>> START
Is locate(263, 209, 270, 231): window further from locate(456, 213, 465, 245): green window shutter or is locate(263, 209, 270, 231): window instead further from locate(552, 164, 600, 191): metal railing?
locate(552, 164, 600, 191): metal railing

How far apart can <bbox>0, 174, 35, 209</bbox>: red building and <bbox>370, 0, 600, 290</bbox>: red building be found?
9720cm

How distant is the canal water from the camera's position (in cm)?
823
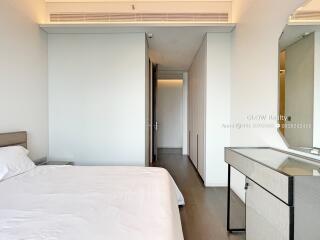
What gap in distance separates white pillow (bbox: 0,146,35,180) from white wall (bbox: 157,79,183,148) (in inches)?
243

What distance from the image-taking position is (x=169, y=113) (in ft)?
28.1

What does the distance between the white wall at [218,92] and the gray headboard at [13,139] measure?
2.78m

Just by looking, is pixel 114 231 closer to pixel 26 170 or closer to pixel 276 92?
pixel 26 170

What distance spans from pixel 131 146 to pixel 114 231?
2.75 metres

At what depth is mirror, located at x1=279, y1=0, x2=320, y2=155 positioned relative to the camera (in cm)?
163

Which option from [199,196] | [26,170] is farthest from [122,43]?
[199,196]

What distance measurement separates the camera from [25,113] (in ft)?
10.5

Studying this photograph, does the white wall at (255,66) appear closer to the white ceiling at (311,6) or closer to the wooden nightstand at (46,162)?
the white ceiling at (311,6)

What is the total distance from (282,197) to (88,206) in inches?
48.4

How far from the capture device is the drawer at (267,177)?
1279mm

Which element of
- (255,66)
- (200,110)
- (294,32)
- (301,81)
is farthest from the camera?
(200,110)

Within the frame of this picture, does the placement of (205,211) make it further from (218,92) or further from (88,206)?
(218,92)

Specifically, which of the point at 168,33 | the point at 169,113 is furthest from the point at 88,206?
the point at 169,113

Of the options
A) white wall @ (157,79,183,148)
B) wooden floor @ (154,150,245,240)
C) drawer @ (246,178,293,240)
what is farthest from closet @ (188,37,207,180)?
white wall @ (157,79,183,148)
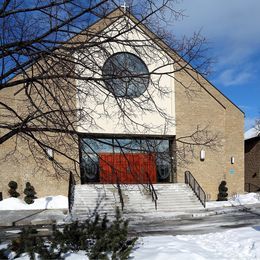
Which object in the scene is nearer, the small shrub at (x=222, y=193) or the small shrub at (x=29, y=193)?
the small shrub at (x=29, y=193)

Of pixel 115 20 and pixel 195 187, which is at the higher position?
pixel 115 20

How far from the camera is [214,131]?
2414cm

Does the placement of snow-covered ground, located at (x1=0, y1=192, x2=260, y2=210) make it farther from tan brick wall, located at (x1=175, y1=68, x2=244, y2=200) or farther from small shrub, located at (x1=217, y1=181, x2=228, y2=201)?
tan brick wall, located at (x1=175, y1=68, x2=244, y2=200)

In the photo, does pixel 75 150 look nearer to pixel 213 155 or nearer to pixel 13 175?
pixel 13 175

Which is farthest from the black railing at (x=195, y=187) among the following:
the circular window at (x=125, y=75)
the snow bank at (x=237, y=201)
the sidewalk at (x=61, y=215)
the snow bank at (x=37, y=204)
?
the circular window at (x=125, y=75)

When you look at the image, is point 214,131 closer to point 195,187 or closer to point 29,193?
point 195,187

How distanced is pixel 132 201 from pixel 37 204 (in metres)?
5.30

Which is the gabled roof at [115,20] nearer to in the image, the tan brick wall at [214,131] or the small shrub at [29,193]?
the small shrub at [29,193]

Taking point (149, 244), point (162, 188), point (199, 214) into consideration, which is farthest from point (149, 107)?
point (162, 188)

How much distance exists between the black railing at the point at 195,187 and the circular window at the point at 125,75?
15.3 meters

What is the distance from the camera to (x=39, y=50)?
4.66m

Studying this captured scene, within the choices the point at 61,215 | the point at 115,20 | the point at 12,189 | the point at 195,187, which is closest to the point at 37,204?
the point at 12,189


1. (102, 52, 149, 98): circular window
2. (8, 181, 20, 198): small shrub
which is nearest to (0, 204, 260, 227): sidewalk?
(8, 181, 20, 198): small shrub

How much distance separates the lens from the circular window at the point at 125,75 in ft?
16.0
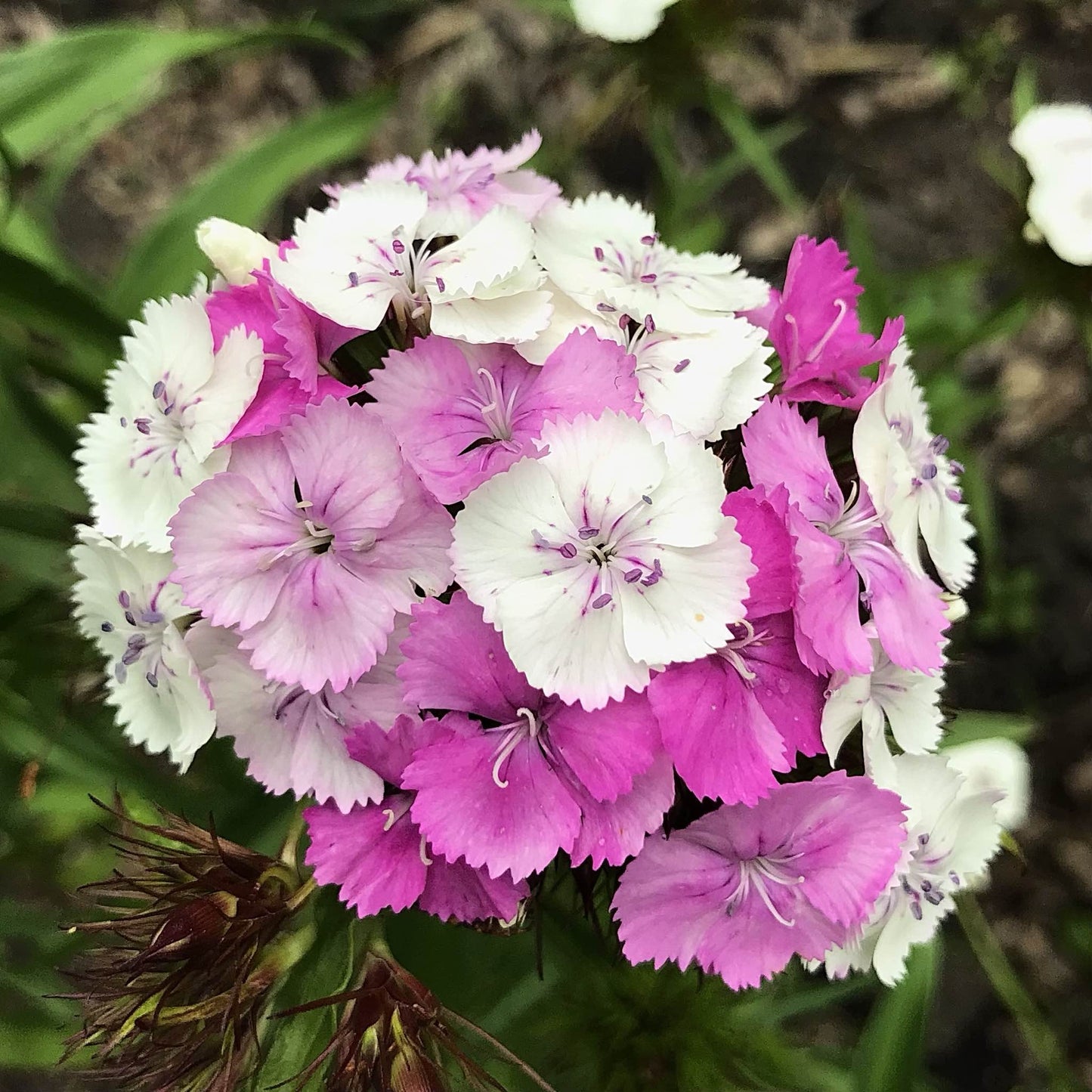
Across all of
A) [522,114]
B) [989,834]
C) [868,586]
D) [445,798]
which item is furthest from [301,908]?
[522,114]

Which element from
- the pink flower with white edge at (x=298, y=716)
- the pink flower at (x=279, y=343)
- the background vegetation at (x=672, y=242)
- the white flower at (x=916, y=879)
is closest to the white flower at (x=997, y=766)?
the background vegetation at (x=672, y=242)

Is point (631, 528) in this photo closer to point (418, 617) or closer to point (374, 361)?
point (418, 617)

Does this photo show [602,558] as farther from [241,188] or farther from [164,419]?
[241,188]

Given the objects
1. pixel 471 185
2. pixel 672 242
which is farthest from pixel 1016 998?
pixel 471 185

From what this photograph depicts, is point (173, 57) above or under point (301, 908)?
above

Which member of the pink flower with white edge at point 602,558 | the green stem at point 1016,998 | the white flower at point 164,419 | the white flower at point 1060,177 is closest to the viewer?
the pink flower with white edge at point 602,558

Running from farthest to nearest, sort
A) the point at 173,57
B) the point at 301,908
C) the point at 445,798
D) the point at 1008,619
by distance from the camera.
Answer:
>> END
Lay out everything from the line containing "Taking point (149, 244), point" down to the line containing "15.3 meters" as a Markdown table, leaving out blank lines. Use the columns Row and Entry line, with one numbered row per line.

| Row | Entry line |
|---|---|
| 1 | Taking point (149, 244), point (162, 188), point (199, 214) into consideration, which is farthest from point (149, 107)? |
| 2 | point (162, 188) |
| 3 | How much distance exists between the black railing at the point at 195,187 and the circular window at the point at 125,75? |
| 4 | 15.3 meters |